- **Extrait de page**
Calais, une crise sans fin

Alors qu'il reste plusieurs centaines de personnes dans le camp, quelques toilettes et robinets ont été installés hier par les autorités françaises.

Des migrants marchant vers le port de Calais pour aller en Angleterre, le 17 juin 2015. Archives/Philippe Huguen/AFP

Bien moins médiatisée qu'avant le démantèlement du camp en octobre dernier, la crise des migrants continue à Calais. Les autorités françaises ont certes commencé hier à mettre en place les premiers dispositifs prévus par la décision du tribunal administratif de Lille, confirmée le lundi 31 juillet par le Conseil d'État.

Mais, pour le moment, seuls dix toilettes et cinq robinets ont été installés. Selon la préfecture, « des latrines, des citernes d'eau et des points d'eau » seront également prochainement mis à disposition dans un autre quartier périphérique. « Le dispositif mis en place est minimaliste, moins que ça, c'est impossible, cinq robinets en plein air pour 600 personnes (...), ce n'est pas sérieux », a très vite dénoncé Vincent de Coninck, chargé de mission de l'association Secours catholique, interrogé par l'AFP. Les associations présentes sur place sont d'autant plus insatisfaites que la décision de justice prévoit l'installation de toilettes, de points d'eau et de douches pour les personnes vulnérables. « L'interprétation qui est faite de l'ordonnance du Conseil d'État et de la décision du tribunal administratif nous inquiète. On espère que ce n'est qu'un premier pas, qui est largement insuffisant », a insisté Vincent de Coninck.

- **Entrées fournies**
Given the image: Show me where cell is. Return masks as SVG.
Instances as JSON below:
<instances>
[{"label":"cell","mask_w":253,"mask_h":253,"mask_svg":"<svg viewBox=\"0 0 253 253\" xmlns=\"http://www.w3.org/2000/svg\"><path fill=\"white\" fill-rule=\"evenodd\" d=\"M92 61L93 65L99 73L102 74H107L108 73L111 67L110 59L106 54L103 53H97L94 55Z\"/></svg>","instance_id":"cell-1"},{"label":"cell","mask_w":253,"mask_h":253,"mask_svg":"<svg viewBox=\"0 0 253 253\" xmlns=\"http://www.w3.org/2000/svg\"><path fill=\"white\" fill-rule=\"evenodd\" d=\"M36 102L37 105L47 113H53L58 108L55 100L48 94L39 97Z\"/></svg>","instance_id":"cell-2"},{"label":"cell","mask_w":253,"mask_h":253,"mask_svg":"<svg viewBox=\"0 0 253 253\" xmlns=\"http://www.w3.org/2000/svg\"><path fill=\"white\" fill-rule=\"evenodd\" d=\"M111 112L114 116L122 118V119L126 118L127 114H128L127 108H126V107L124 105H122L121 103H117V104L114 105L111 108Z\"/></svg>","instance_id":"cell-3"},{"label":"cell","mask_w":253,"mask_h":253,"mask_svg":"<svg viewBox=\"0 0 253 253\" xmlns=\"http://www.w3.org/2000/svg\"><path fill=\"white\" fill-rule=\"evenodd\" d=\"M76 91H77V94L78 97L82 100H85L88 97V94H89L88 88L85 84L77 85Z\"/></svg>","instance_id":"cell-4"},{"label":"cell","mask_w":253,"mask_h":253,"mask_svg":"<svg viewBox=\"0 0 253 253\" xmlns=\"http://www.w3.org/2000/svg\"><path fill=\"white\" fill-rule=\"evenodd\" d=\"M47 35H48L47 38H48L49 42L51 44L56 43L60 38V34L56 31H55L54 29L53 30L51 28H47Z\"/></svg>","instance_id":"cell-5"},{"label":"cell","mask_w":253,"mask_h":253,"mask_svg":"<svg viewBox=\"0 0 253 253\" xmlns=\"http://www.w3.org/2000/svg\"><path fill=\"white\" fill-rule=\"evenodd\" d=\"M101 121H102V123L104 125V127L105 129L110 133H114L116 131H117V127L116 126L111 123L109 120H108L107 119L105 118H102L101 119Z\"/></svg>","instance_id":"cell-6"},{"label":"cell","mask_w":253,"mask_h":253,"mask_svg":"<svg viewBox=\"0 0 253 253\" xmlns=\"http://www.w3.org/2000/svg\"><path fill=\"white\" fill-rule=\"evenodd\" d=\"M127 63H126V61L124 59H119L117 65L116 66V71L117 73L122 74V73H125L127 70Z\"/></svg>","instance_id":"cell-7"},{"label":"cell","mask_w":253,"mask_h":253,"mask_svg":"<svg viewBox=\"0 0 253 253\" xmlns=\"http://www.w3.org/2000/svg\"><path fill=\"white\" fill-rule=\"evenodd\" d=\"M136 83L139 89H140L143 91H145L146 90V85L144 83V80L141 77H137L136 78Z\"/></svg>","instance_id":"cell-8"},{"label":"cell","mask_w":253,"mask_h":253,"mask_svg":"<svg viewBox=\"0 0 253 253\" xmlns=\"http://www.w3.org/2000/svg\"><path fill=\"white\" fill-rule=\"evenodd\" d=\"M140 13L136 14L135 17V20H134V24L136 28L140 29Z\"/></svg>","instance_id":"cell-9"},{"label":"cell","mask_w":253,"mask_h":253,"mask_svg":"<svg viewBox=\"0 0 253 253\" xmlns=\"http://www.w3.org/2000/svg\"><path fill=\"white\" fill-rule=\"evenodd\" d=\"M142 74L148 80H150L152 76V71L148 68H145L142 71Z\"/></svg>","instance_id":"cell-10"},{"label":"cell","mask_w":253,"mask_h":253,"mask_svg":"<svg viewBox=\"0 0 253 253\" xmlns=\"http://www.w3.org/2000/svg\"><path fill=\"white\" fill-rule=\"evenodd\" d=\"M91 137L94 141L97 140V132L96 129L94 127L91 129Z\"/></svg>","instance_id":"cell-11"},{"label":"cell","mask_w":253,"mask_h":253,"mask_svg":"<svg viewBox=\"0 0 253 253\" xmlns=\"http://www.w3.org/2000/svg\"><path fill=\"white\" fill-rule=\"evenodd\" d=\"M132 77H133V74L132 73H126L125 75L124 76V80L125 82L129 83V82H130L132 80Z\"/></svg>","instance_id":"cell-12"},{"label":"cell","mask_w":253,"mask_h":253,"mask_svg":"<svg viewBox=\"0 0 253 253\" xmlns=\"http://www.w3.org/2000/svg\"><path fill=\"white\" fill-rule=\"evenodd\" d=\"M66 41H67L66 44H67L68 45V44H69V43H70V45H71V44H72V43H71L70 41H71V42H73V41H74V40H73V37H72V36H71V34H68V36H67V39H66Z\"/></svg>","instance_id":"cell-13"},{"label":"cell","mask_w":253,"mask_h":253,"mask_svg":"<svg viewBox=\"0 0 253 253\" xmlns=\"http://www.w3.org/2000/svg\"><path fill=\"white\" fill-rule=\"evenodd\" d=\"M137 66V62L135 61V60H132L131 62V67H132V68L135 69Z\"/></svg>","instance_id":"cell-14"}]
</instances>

- **Série de tâches**
a - Les affirmations suivantes sont-elles conformes à l'article sur Calais ? (i) Pour le moment, dix toilettes et cinq robinets ont été installés. (ii) Le Conseil d'État a annulé la décision du tribunal administratif de Lille. (iii) La décision de justice prévoit des douches pour les personnes vulnérables. Répondez par oui ou non à chacune, en citant les mots décisifs de l'article.
b - Donnez la suite de l'article sur la crise des migrants à Calais, à partir de sa dernière phrase.

- **Réponses dans l'ordre**
a -
(i) Oui : « seuls dix toilettes et cinq robinets ont été installés ».
(ii) Non : « confirmée le lundi 31 juillet par le Conseil d'État ».
(iii) Oui : « la décision de justice prévoit l'installation de toilettes, de points d'eau et de douches pour les personnes vulnérables ».

b -
De son côté, la mairie demeure toujours plus que réservée quant à ces dispositifs, bien que situés en dehors de la ville. Suite à la confirmation du Conseil d'État, la maire de Calais, Natacha Bouchart, avait déclaré qu'elle refuserait de donner suite aux injonctions qui lui ont été faites, par crainte de voir émerger un nouveau camp au sein de sa ville. « Je ne puis accepter de mettre en place des installations qui réuniraient à nouveau les conditions de création de campements, de bidonvilles et de points de fixation. En réalité, il m'apparaît que la solution consistant à venir en aide aux migrants suppose avant tout leur départ vers des centres adaptés, et c'est à l'État d'avoir une réponse claire à ce sujet », a-t-elle déclaré dans un communiqué. « C'est ridicule car Calais est un point de fixation en raison de sa localisation », rétorque Maya Konforti, bénévole à l'association L'Auberge des migrants.

 

(Pour mémoire : La France veut éviter un "appel d'air" à Calais)

 

« Une jungle dispersée, sans toit »
Depuis l'évacuation puis le démantèlement de la « jungle » en octobre dernier, rien n'a vraiment changé. Pour de nombreuses associations, la situation se serait même dégradée. Si la disparition des camps a entraîné une réduction considérable du nombre de migrants présents sur place – les ONG et la préfecture estimant entre 450 à 700 le nombre de migrants encore présents sur place contre 7 000 personnes au moment du démantèlement –, ces derniers sont désormais disséminés un peu partout dans la ville et vivent dans des conditions toujours plus précaires tant sur le plan matériel que sanitaire.
« Aujourd'hui, à Calais, nous avons une jungle dispersée sans toit dans le sens où les gens dorment dans la rue, sous un arbre, sous un pont, un peu partout. Ils n'ont plus d'abri. Il n'y a plus de petites épiceries, d'éclairage, la police les chasse », résume la bénévole. Autre signe que la situation demeure fragile : un nouveau migrant, originaire d'Afrique subsaharienne, a trouvé la mort jeudi 4 août dans la commune de Marck, aux alentours de Calais, après avoir été percuté par une voiture sur l'autoroute alors qu'il essayait de se rendre en Angleterre.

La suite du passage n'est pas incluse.